- Source document
# Barrel to Cap attachment question



## sanyalsoumitra (Feb 8, 2015)

Barrel to Cap attachment question : Please tell us what you think.
 Barrel to Cap attachment-- there are three methods seen so far:
 a) Thread- threads on barrel end engages inside threads in the cap, occasionally, engagement is by threads on the section with threads inside cap.--- Twist open-close.
... b) Spring Loaded slip fit : Like Parker 51/61 etc , Hero and Wing Sung pens- mostly with metal cap pens.  Pull and push open-close.
 c) Another common type of barrel to cap engagement is seen in the modern Chinese pens- the section pushes inside nylon sleeve placed inside the barrel and fits with a click. Pull and push open-close.
 This nylon / teflon sleeve has one constriction in the inner recess and the tip of the section slides over the constriction just before coming to stop position.
 I am very sure this nylon insert tube is mass produced by injection moulding in China etc.
 What is the name of this part ? Any idea if this part is available in India or online ?
 Please can anyone advise how to fabricate this part by machining and drilling ? 
 Is it difficult to make ? 
 Just a thought- why this method is not chosen by makers of Kit-less pens?


----------



## wood-of-1kind (Feb 8, 2015)

SNAP FIT construction I believe is the term used. Sorry but I do not know where to purchase this
type of closing mechanism. It may not be a popular method since it probably does not secure the
closing of FP as effectively as the threading method.


----------



## sanyalsoumitra (Feb 8, 2015)

wood-of-1kind said:


> SNAP FIT construction I believe is the term used. Sorry but I do not know where to purchase this
> type of closing mechanism. It may not be a popular method since it probably does not secure the
> closing of FP as effectively as the threading method.


 
Almost every China made pen uses this system ie Snap fit. No problem of secure shutting, minor durability issues perhaps in very long term.


----------



## darrin1200 (Feb 9, 2015)

The Schmidt Roller Writer section comes with these snap caps. I don't know if any of their other nibs come with them.


----------



## Paul in OKC (Feb 10, 2015)

There used to be some kit pens, rollerballs, that came with a snap cap. Not sure if those are still made or not.


----------



## mredburn (Feb 10, 2015)

FOr individual pen makers threaded caps and pens are the easiest and more forgiving to make than any other way or attaching the cap. The Roller Writer snap cap works but you can only use it on that nib. It is beyond most of our pen makers to be able to machine the snap cap as an insert and matching snap ring on the pen its self.


----------



## lwalper (Feb 10, 2015)

The Traditional pen kit uses the snap cap.


----------

- Record extracts
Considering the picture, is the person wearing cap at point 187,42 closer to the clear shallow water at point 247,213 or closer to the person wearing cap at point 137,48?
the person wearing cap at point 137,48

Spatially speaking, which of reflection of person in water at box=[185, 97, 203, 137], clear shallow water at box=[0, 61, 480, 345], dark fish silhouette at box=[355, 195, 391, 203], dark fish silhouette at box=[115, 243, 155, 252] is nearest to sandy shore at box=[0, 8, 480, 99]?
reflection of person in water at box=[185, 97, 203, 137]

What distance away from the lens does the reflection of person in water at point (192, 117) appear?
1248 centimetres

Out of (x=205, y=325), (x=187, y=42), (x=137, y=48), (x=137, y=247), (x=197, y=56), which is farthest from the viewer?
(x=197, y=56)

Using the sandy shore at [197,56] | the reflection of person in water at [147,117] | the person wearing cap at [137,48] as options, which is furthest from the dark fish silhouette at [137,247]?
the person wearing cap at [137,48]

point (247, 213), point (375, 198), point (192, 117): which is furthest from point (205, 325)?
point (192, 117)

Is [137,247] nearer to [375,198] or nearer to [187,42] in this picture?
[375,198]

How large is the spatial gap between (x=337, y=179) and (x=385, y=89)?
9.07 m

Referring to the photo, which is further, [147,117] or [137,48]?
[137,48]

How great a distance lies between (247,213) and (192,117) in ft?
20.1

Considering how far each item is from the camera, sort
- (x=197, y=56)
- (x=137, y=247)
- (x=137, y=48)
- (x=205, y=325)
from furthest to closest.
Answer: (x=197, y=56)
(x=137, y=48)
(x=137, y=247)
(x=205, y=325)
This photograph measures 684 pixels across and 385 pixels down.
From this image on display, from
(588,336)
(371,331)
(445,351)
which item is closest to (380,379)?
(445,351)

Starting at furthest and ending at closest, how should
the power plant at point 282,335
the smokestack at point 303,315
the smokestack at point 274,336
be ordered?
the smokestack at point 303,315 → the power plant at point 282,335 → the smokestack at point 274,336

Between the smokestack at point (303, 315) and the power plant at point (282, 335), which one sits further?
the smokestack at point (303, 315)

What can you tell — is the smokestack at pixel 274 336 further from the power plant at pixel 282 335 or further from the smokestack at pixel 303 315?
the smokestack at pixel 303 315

- Work required
Please reproduce word for word the passage of the forum thread on barrel-to-cap attachment that begins with the words containing "This nylon /" and ends with "wood-of-1kind (Feb 8, 2015)".

- Worked answer
This nylon / teflon sleeve has one constriction in the inner recess and the tip of the section slides over the constriction just before coming to stop position.
 I am very sure this nylon insert tube is mass produced by injection moulding in China etc.
 What is the name of this part ? Any idea if this part is available in India or online ?
 Please can anyone advise how to fabricate this part by machining and drilling ? 
 Is it difficult to make ? 
 Just a thought- why this method is not chosen by makers of Kit-less pens?


----------



## wood-of-1kind (Feb 8, 2015)